## SOURCE TEXT
+++++

Agreed. But after the first lockup I had to travel into NYC to reboot
the box manually (the second time I had someone on site) and it took me
about 2 hours to get there due to the time of day and the fact that I
could not just drop everything and head in. I still (2 hours later)
could not get into the box, even at the console. Although I could still
ping the interfaces.

> 
> Ssh is a sensitive indicator of network troubles.

Yep. 

> 
> > Which drivers are you using? eepro100 or e100 ?
> 
> eepro100. Various 2.4 kernels. I didn't now the other driver existed. I
> believe I have "B" version nics.

I think the problem with the nics is dependant on which nics you have as
the eepro100 driver (and it's e100 Intel cousin) support various nics. I
am using the intel Pro/100 Server (S class) nics. I think the problem
crops up with those nics. I have a 'B' version nic in my machine at home
and haven't had problems, ever.

> 
> > Once the problem occurs I can't do anything on the client machine. It's
> > locked. And sorry, I just looked I don't have the server logs anymore. I
> > need to change > to >> in my init script. From what I remember by
> > reading the server logs is that the server procesess restarted for some
> > reason. But that's all I remember.
> 
> The reason would be that they lost contact with the client (or at least
> timed out on it).

Again, shouldn't things just continue on since /home => /dev/md0 which
is made up of /dev/sda8 (drive 0) and /dev/nd/a/0 (drive 1) instead of
locking up?

> 
> > > That is the expected sequence. If it doesn't happen, you could try and
> > > accelerate it by killing daemons  that you think are stuck via -9 (to be
> > > real sure that the network connection dies) on both sides, and see if new
> > > ones are born and reconnect properly. If that helps, then it is
> > > possible that networking sockets are becoming stuck.
> > 
> > Again I can't do anything on the client machine.
> 
> I think you'll find its a networking lockup. Try using cipe with
> telnet, or ssl telnet maybe (never tried). SSh blocks easily, by
> intent.
> 
> Peter

Edward

+++++

## ACTIVITY LIST
[1] List every file system path that appears in the network lockup thread.
[2] Extract the passage of the network lockup thread between "Agreed. But after" and "ping the interfaces.", inclusive.
The data that comes after this thread is not needed for anything here.

+++++

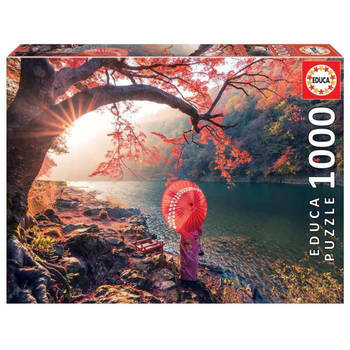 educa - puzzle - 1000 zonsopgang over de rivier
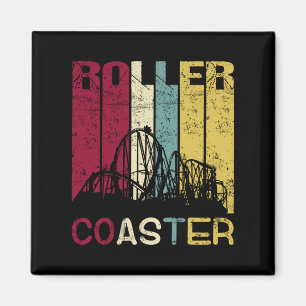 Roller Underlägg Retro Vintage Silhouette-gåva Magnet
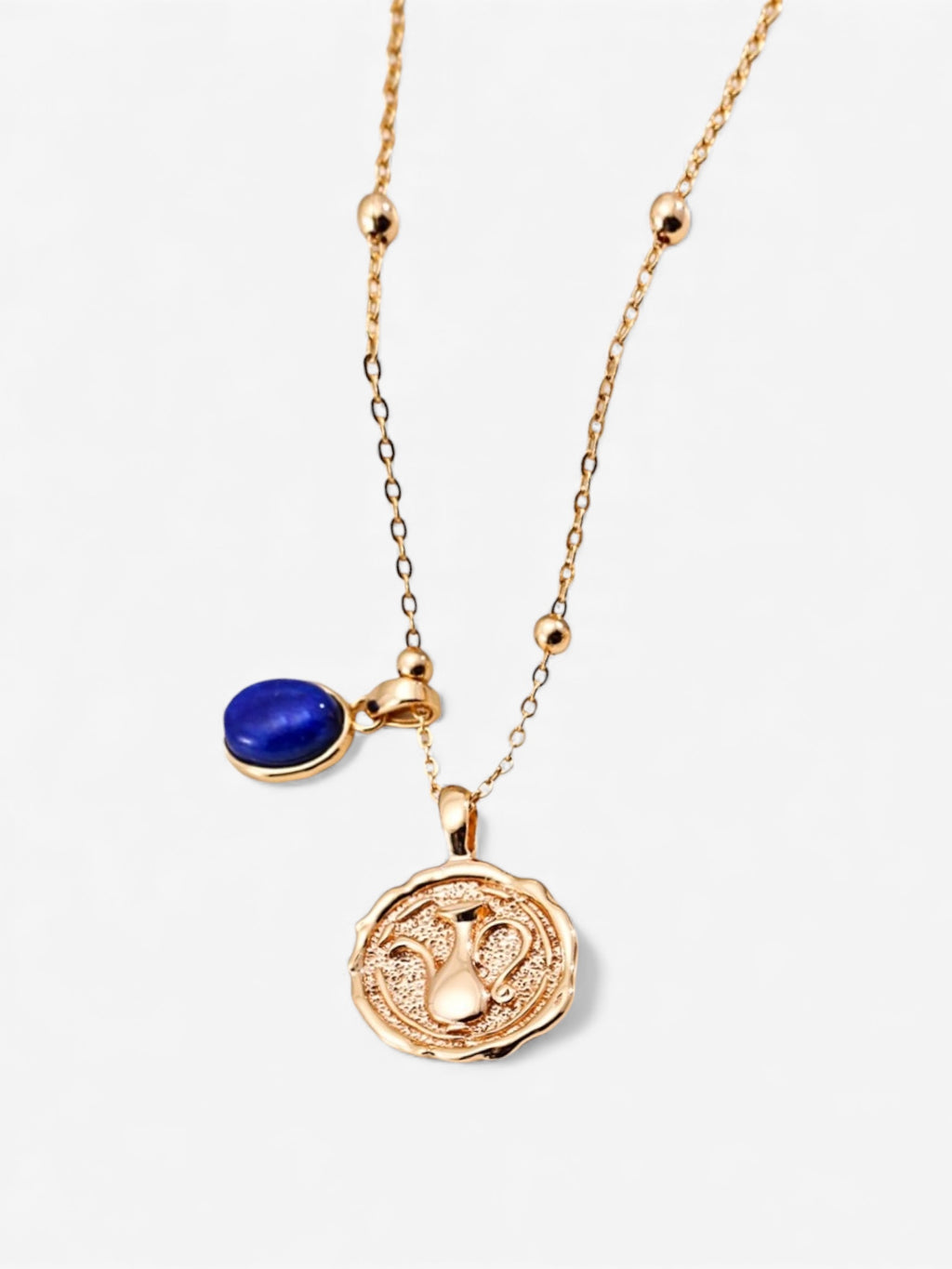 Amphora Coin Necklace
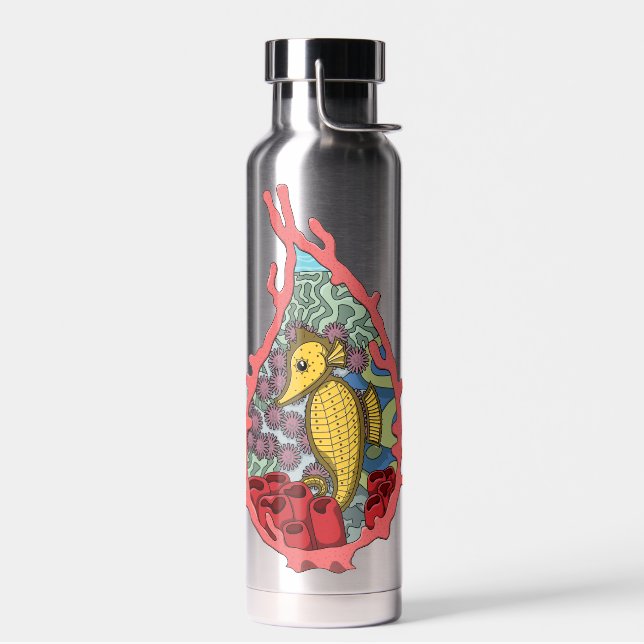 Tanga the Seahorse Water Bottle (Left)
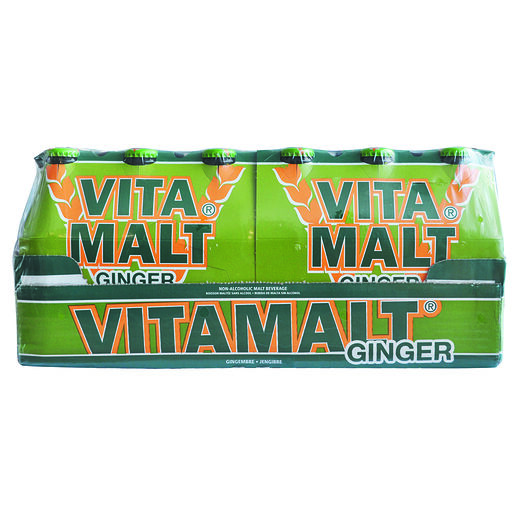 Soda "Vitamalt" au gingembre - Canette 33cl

+++++

## SOLUTIONS TO THE EXERCISE
[1] /home, /dev/md0, /dev/sda8, /dev/nd/a/0

[2]
Agreed. But after the first lockup I had to travel into NYC to reboot
the box manually (the second time I had someone on site) and it took me
about 2 hours to get there due to the time of day and the fact that I
could not just drop everything and head in. I still (2 hours later)
could not get into the box, even at the console. Although I could still
ping the interfaces.